Al comparar la historia reciente de Nicaragua con el resto de países centroamericanos, vemos que lo que sucede en este país “no es tan excepcional”, dice el historiador. En el sentido de que “los problemas de inestabilidad, de conflictos armados y, obviamente, que no hay condiciones objetivas para la democracia, son comunes en países con semejantes niveles de marginalización y de desigualdad”, agrega.

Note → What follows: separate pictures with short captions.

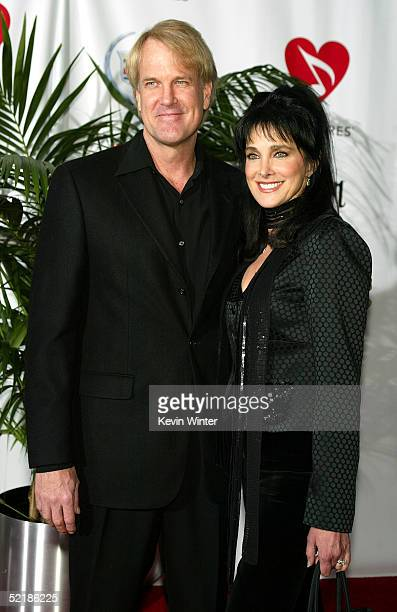 Musician John Tesh and actress Connie Sellecca arrive at the MusiCares 2005 Person of the Year Tribute to Brian Wilson at the Palladium on February...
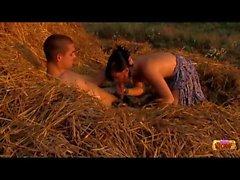 Teens having sex on a pile of hay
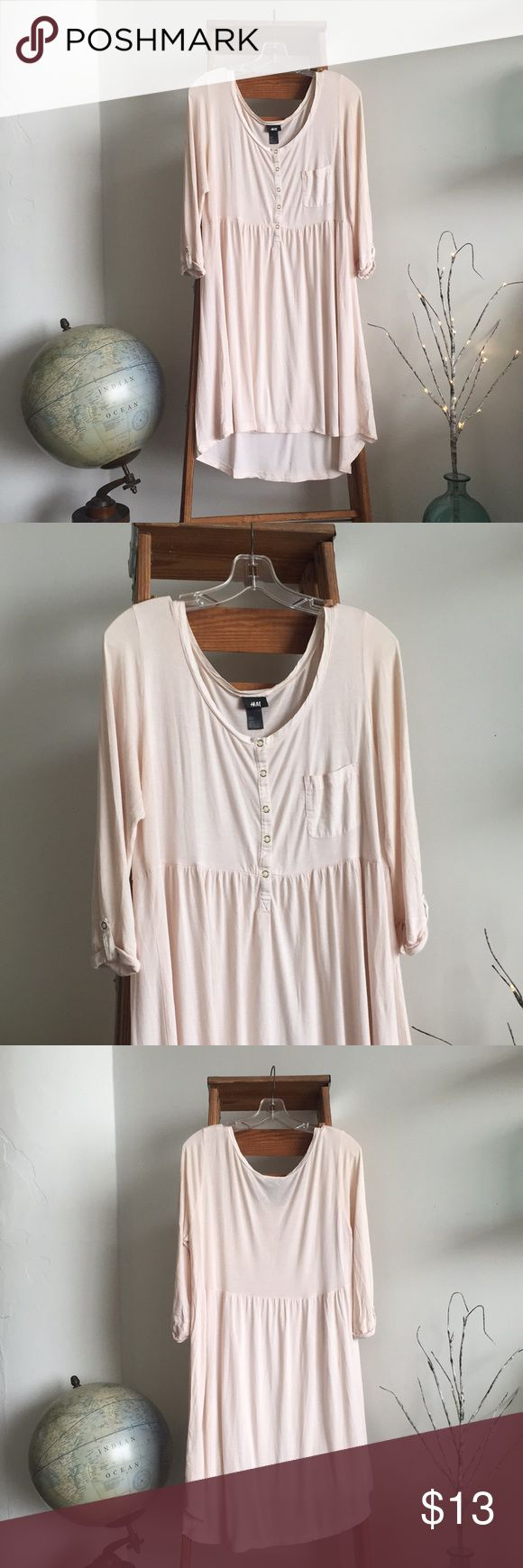 💥SALE t.w. ONLY💥H&M Babydoll 3/4 Sleeve Dress Sweet and flowy, in the lightest softest shade of pink. Cute with leggings and a sweater or even just as a nightgown 💗  Super lightweight knit 100% viscose; gold snap button detailing down the front and a snap button sleeve roll; small chest pocket; drop hem is a little longer in the back  Lightly loved- hence the awesome price! Last photos show very light pilling under arms and on rear end, and a small hole near bottom right hemline on the…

Para Tünnermann es “frustrante” que 200 años después de la independencia el resto de países de Centroamérica, emancipados el mismo día que Nicaragua, “han logrado construir repúblicas democráticas y nosotros no”. Lamenta que “otra vez estamos en una dictadura”, repitiendo el fenómeno de “la ambición de atornillarse en el poder”.
Una idea vaga sobre democracia
Gobernada por un régimen autoritario, la sociedad nicaragüense tampoco tiene una idea clara sobre lo que es una democracia representativa, advierte el historiador Jarquín. Dentro de todo el universo antiorteguista que explotó en 2018, “había definiciones muy distintas de lo que eso significa”, agrega.
“Nicaragua tiene una cultura política muy laxa ante el crimen, ante el robo, y esa falta de civismo es, en parte, lo que ha permitido que seamos víctimas de una y otra dictadura, de uno y otro mal Gobierno”, comenta Belli.
Los diferentes actores de la sociedad civil “tienen que convencerse de que (el objetivo) a largo plazo es la paz social y la prosperidad”, señala Jarquín. Sin embargo, valora que “hay muchas personas opuestas al autoritarismo actual que estarían contentas sustituyéndolo con otro tipo de autoritarismo”, por lo que recomienda “despersonalizar” el debate, ya que al final “no hay buenos ni malos en la historia de la democracia en Nicaragua”.
Pese a las diferentes formas de percibir la democracia, los nicaragüenses saben que actualmente necesitan “un cambio” de sistema, valora Tünnermann. Durante las protestas de 2018 lo que se pedía era “precisamente la constitución de una república democrática” y esa “sigue siendo la aspiración del pueblo de Nicaragua”.